* **GIVEN TEXT**:
★ ★ ★
Likewise with any post-prison penalities.

Then we should focus on actual rehabilitation in prison instead of punishment, when possible.

Deterrence and dishabilitation are neither punishment nor rehabilitation. A criminal isn't someone with a broken leg that you rehabilitate. They are someone who does something the justice system disapproves of (hopefully because that something is harmful to others). The goal of the justice system should be to make sure that they don't do it again and others aren't incentivized to join them.

Rehabilitation would be the reintegration back into society.
The WHOLE GODDAMN POINT is to get their behavior out of society.


Dishabilitation is a word you made up.
I'd have thought so, but it has 19,100 google results.

But there is no actual definition.

To rehabilitate is to restore an ability.
★ ★ ★
* **EXERCISE REQUIREMENTS**:
1 > According to the text on prison rehabilitation, how many Google results does the word "dishabilitation" have?
2 > Quote everything in the text on prison rehabilitation from "Then we should" down to "you made up.".

* **COLLECTED DATA**:
★ ★ ★
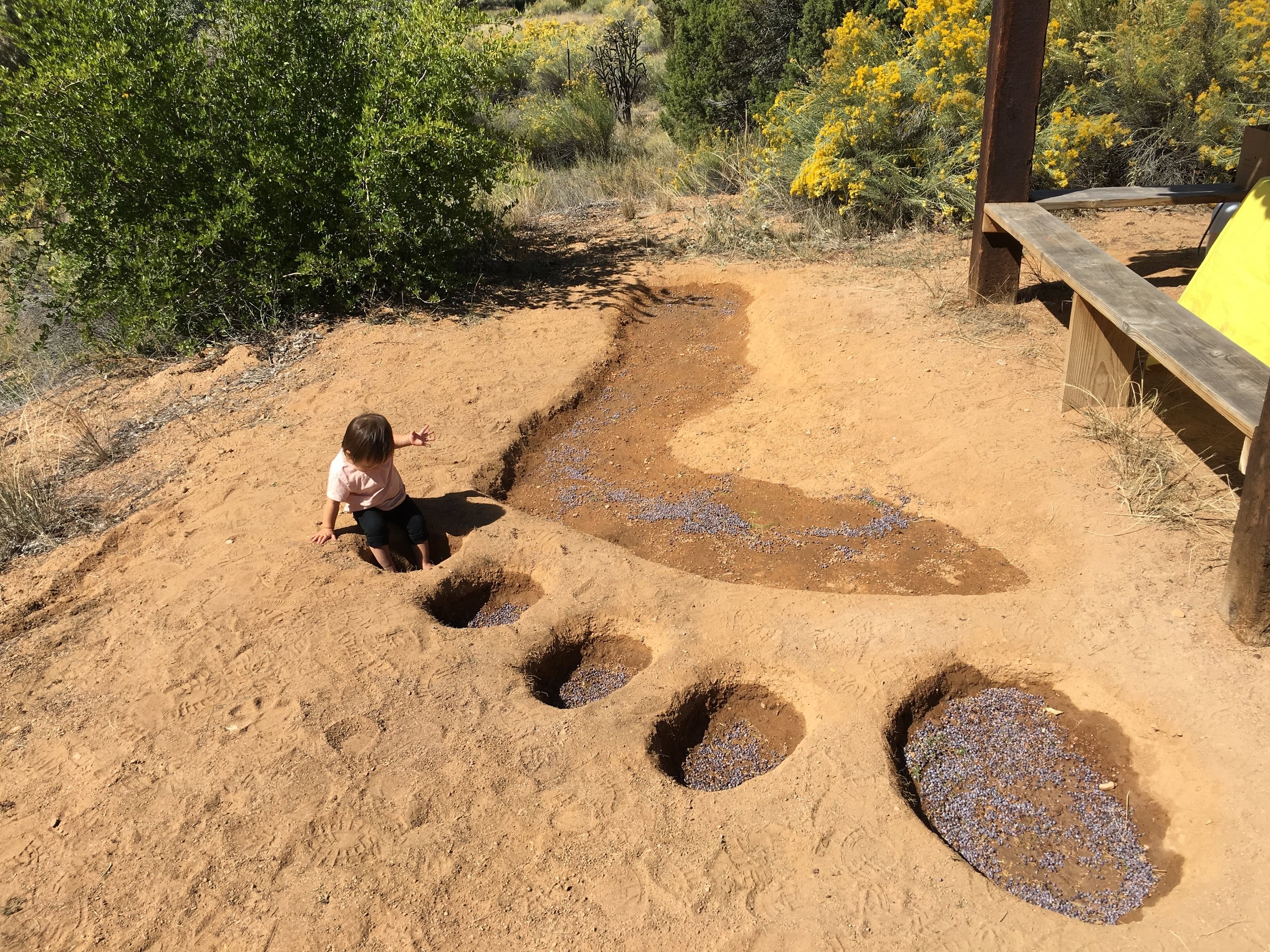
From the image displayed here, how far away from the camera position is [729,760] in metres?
3.10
★ ★ ★
* **OUTPUTS FOR THE TASKS**:
1 > 19,100

2 >
Then we should focus on actual rehabilitation in prison instead of punishment, when possible.

Deterrence and dishabilitation are neither punishment nor rehabilitation. A criminal isn't someone with a broken leg that you rehabilitate. They are someone who does something the justice system disapproves of (hopefully because that something is harmful to others). The goal of the justice system should be to make sure that they don't do it again and others aren't incentivized to join them.

Rehabilitation would be the reintegration back into society.
The WHOLE GODDAMN POINT is to get their behavior out of society.


Dishabilitation is a word you made up.